MOVIES: Take This Waltz (Sarah Polley, 2012)

Sarah Polley's Take This Waltz isn't quite at the level of her directing debut, Away From Her, but it's a very good movie with three terrific central performances.

Michelle Williams and Seth Rogen are Margot and Lou, a couple nearing their fifth anniversary; they're struggling a bit with the transition from the passion of the early years to the cozy domesticity of the middle years. Neither one is willing to admit that there's a problem, and they're trying frantically to pretend that they still have the romantic fire they had as newlyweds, but we can see how hard they're working to make that fire happen.

So when Margot meets the charming Daniel (Luke Kirby) on a business trip, and he turns out to have just moved into the house across the street, she finds herself torn between loyalty to Lou and the temptation of something new and exciting. It's not a comfortable place for her to be; "I don't like being in between things," she tells Daniel (the dialogue is occasionally a bit clunkingly obvious, especially in the early going). Throw in Margot's apparent inability to ever be genuinely happy, and it's clear that this mess isn't going to end well for anyone.

There are a few problems with the movie. Margot and Lou seem to have an awfully nice home, given that she's a struggling writer and he's a cookbook author. Daniel's quirky charm is painted on rather too thick (not only is he an artist, but he supports himself by pulling tourists around the city in a rickshaw). And Sarah Silverman is (as always) a waste of time in her small role as Daniel's troubled sister.

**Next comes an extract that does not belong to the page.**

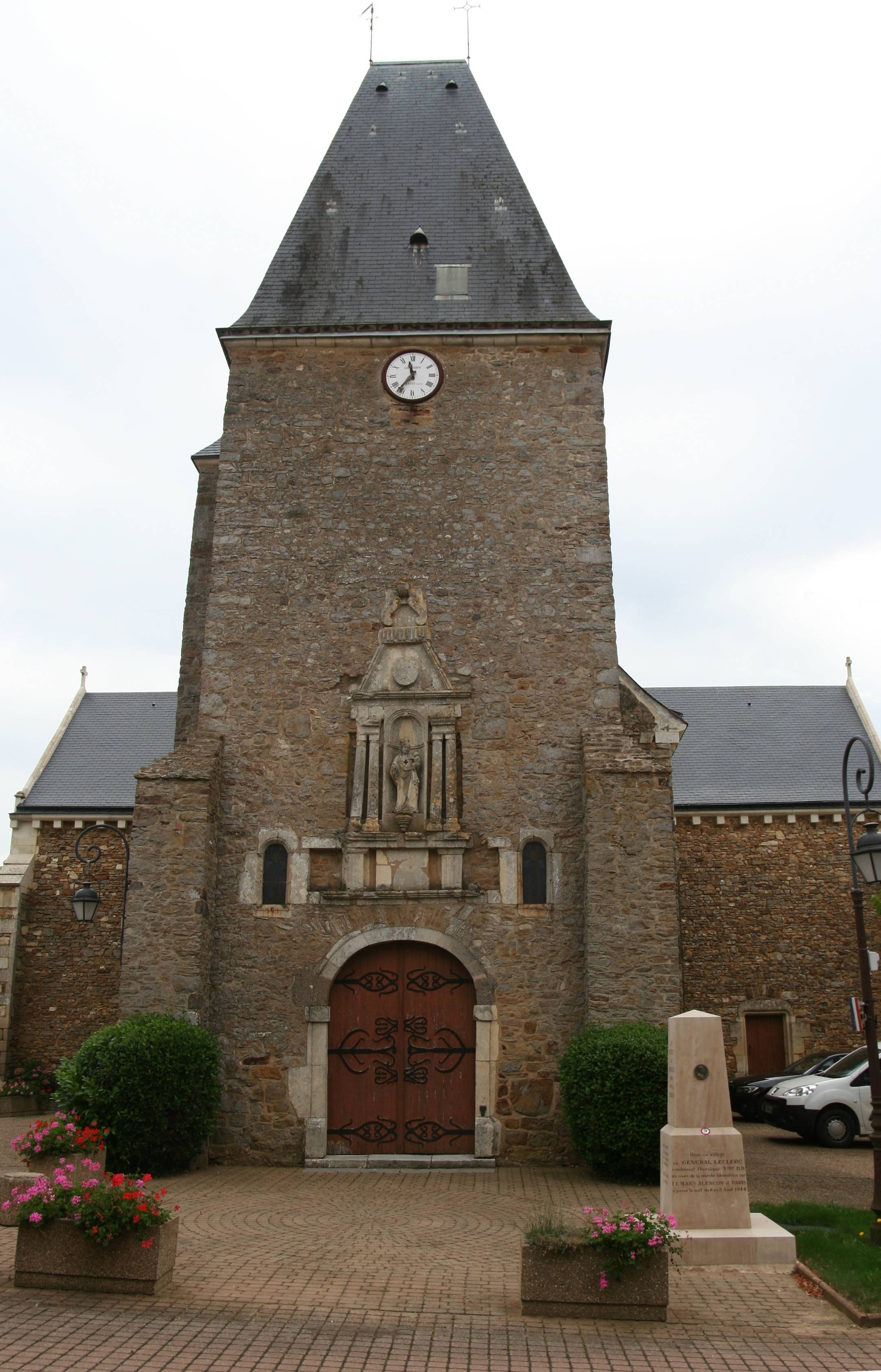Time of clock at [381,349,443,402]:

But there are some spectacular moments to be found -- a verbal seduction scene in which Daniel has Margot melting in her seat without a single touch (and to be honest, I was wiping my own brow a bit), a falling-in-love scene set to "Video Killed the Radio Star." And the actors are marvelous. Rogen doesn't get a role this serious very often, and he rises to the challenge; Kirby is more than just a pretty face (though he certainly is that); and both men are entirely compelling as they struggle to please a woman who's too indecisive to know what she wants.

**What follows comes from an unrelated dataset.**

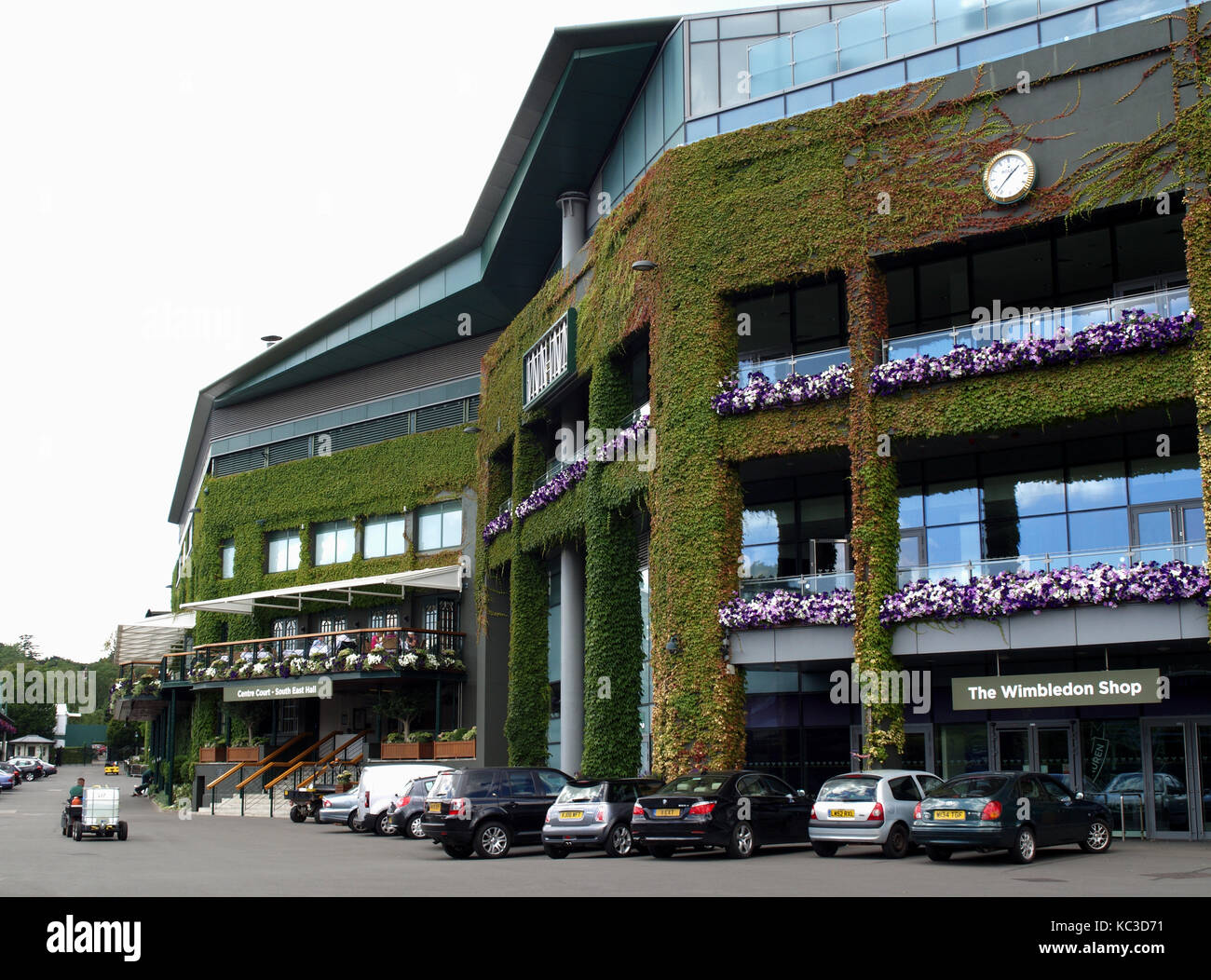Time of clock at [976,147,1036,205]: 1:37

And Williams adds to her quickly growing list of remarkable performances. Passive is a hard thing for most actors to play, because it's not a very likable quality, but Williams is entirely willing not to be liked. Margot is not someone who takes charge of her life; she is someone to whom life happens. Williams brings her so vividly to life that by the end of the movie, it doesn't really matter whether the plot leaves her with Lou or Daniel; the tragedy of her life is that she's never going to be happy, no matter who she's with.